Pedro le bajó el pantalón, dejándola sólo con las braguitas. Durante varios segundos se quedó mirándola, allí, con la luz del día entrando por la ventana.
Paula hizo un esfuerzo para no taparse, concentrándose en el bulto que había bajo sus pantalones. Eso, y su mirada de deseo, le dijo que Pedro no estaba catalogando sus defectos.
Él se puso de rodillas sobre el colchón, apoyándose en los brazos e inclinándose suavemente hasta que el vello de su torso rozó sus pechos. Paula arqueó la espalda para intensificar el contacto y él capturó su boca, como una fiera. Un beso seguía a otro. Pedro abandonó su boca para dejar un rastro de besos por su cuello, su escote, sus pechos...
Chupaba sus pezones, su estómago, su ombligo, mientras, hábilmente, le bajaba las braguitas.
Cuando el trozo de tela desapareció, agarró sus nalgas y bajó la cabeza. Paula se puso tensa.

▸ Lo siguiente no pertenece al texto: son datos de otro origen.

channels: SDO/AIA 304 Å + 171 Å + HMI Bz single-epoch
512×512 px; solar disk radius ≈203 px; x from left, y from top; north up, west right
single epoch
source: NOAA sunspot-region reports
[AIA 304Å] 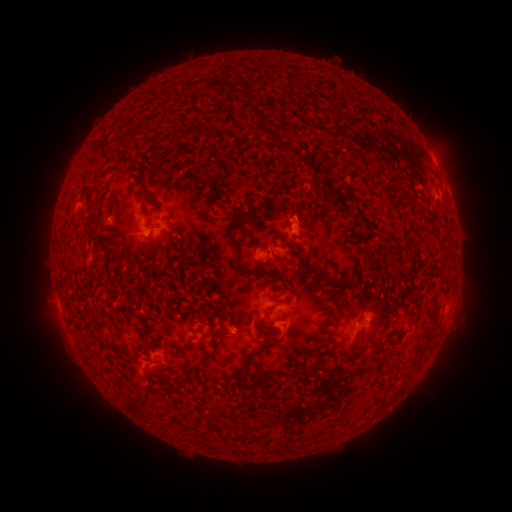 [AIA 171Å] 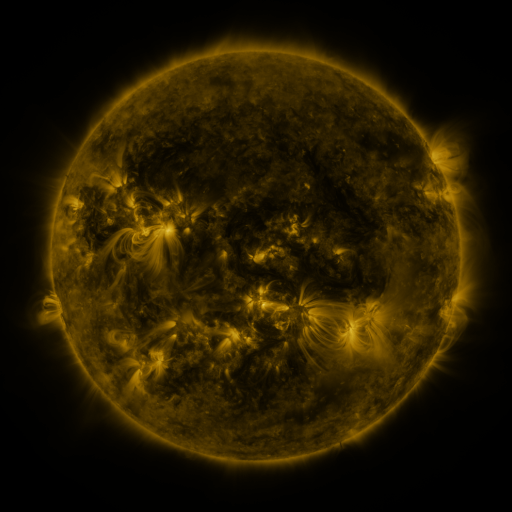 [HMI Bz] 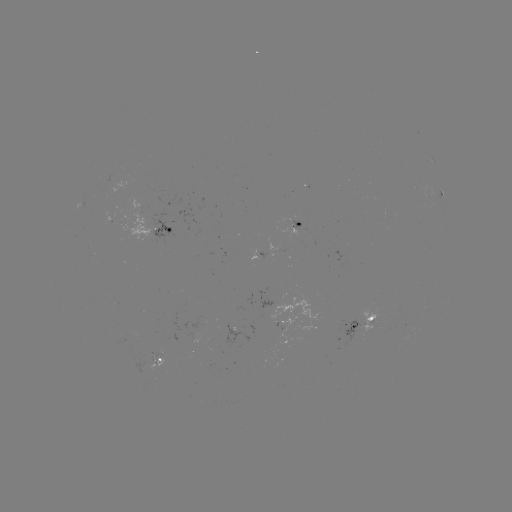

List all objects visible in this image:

Nunca había experimentado eso, pero entonces Pedro empezó a acariciarla entre las piernas, encontrando el sitio adecuado para hacerle perder la cabeza.
Paula apretó los puños, excitada como nunca, y cuando él se concentró en esa zona en particular, enterró los dedos en su pelo, segura de que no podría soportar tanto placer.

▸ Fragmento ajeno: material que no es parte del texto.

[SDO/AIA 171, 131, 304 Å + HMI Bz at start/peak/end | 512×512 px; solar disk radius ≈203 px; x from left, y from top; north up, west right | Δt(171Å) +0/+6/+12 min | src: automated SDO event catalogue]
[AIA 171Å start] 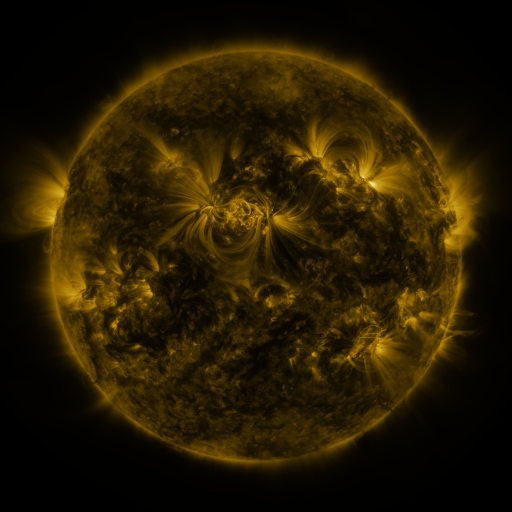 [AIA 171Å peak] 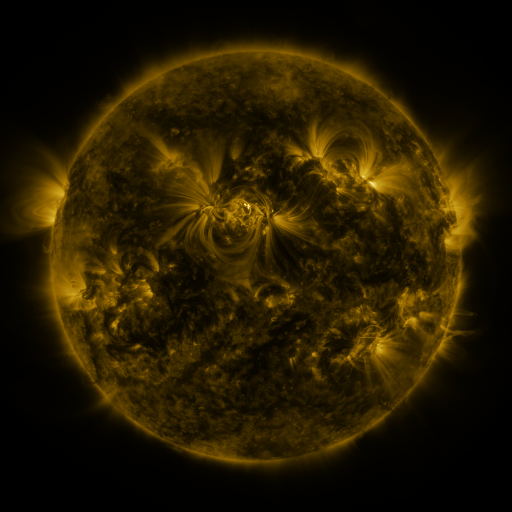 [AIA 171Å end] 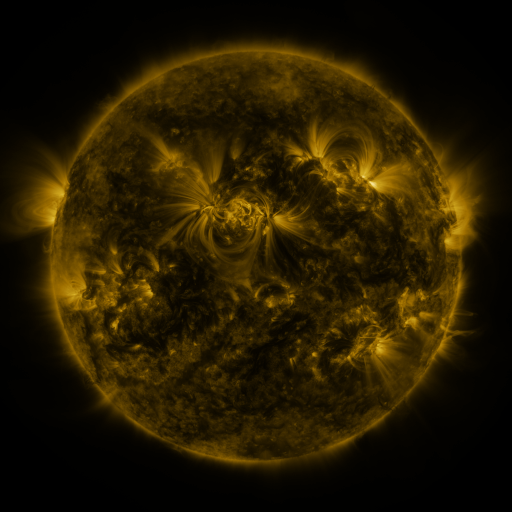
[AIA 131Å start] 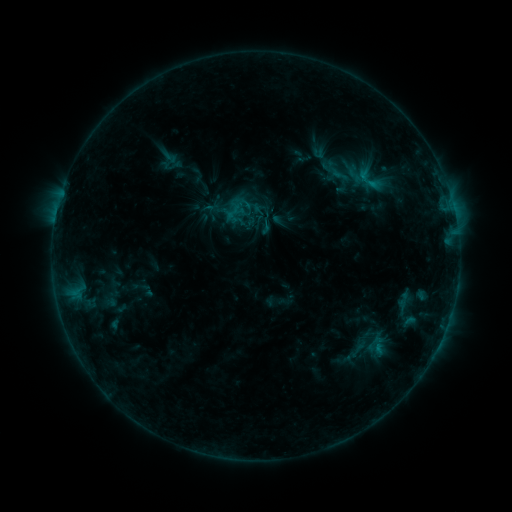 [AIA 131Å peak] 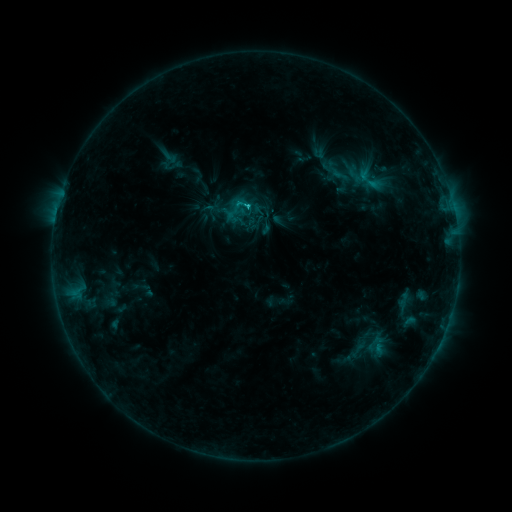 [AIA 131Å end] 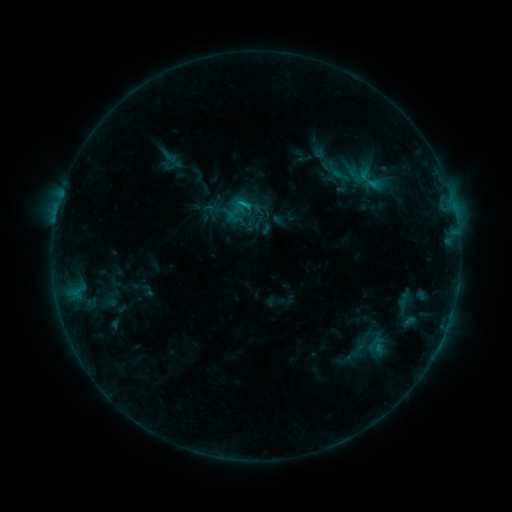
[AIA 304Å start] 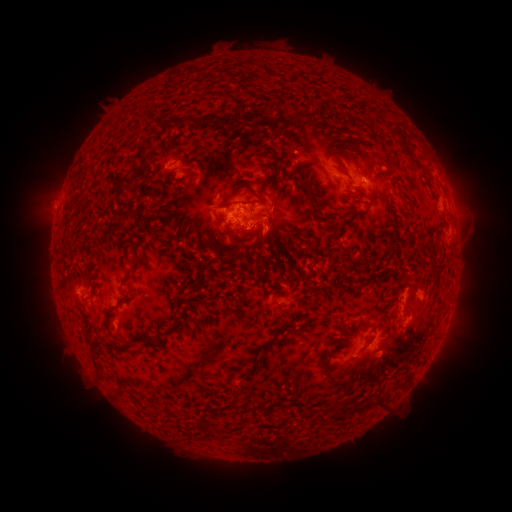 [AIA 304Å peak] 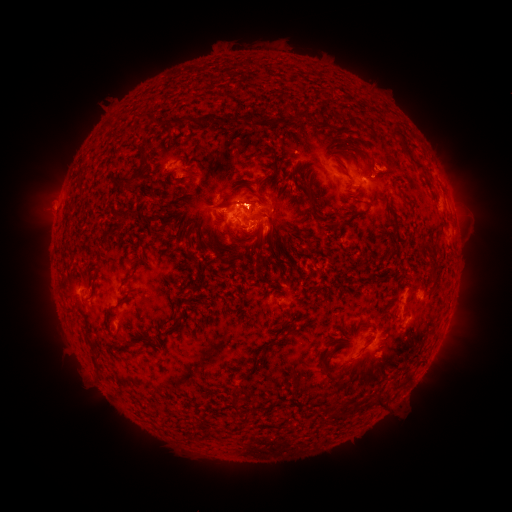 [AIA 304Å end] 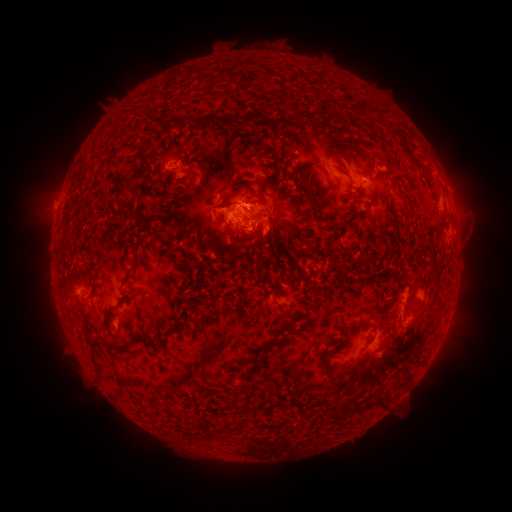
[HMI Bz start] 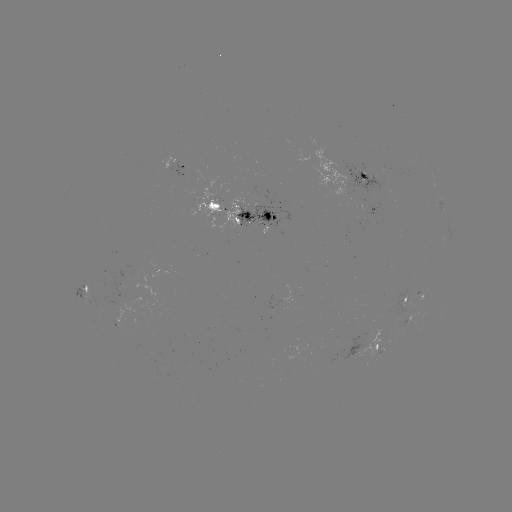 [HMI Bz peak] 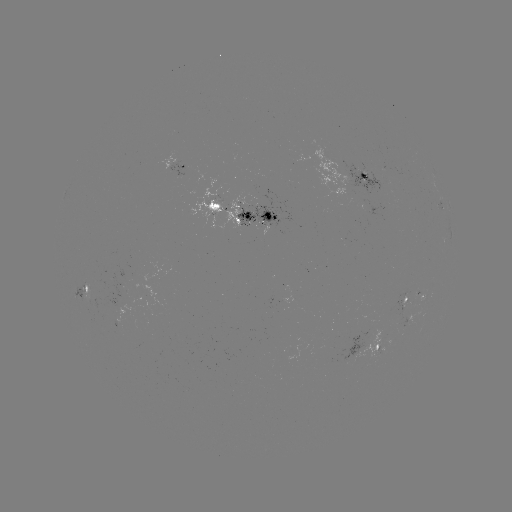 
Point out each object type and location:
C1.3 flare: (248, 208)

Pedro siguió tocándola hasta que gritó su nombre. Y después, cuando estaba agotada, perdida en un mar de sensaciones nuevas para ella, siguió besándola en los labios. Luego se incorporó un poco para quitarse el bañador, revelando su palpitante masculinidad.
Paula tuvo otro momento de duda. Aquel hombre era perfecto. ¿Por qué estaba con ella? Pero, apartando esos pensamientos negativos, se sentó sobre la cama, tomó su miembro con la mano e inclinó la cabeza...
—Espera —dijo Pedro.
—¿No quieres que...?
—Cariño, si me acerco a tu boca un centímetro más se acabó. Tu aliento está a punto de matarme.
—Pero...
—En otro momento. Túmbate, deja que te quiera, Paula.
Ella intentó llevar aire a sus pulmones, pero Pedro buscaba su boca con ansia. Apoyándose en un brazo, se inclinó hacia delante, hasta que su miembro rozó la entrada de su cueva. Con un dedo, empezó a acariciarla donde sus cuerpos pronto estarían unidos y Paula cerró los ojos.
—No...
—No cierres los ojos.
Ella nunca había besado con los ojos abiertos y era una sensación extraña, como si pudiera leer en su alma.
—Mírame mientras dices mi nombre.
Su pulso se aceleró. ¿Cómo podía creer que estaba pensando en Brett?
—Pedro, por favor. Te necesito.
—Otra vez —murmuró él, embistiéndola con fuerza.
El recuerdo de esa noche en el vestíbulo le hacía justicia. Era tan grande como Paula recordaba. Y más. Hacer el amor con los ojos abiertos era una nueva experiencia para ella, pero en los de Pedro veía la misma pasión y eso la hacía sentirse poderosa. La deseaba, la necesitaba.
Paula dijo su nombre una y otra vez, levantando las caderas para recibirlo mejor. Clavó las uñas en su espalda, empujándolo hacia ella, buscando su boca. El vello de su torso la excitaba tanto... entonces explotó, convulsionándose por entero. Pedro se tragó sus gritos y siguió bombeando, buscando su propio placer.
Por fin, cayó sobre su pecho. Cubiertos de sudor, jadeaban buscando aliento.
Saciada, Paula lo apretó contra su corazón, acariciando su espalda y saboreando el hecho de haber respondido, de haberse sentido como una mujer.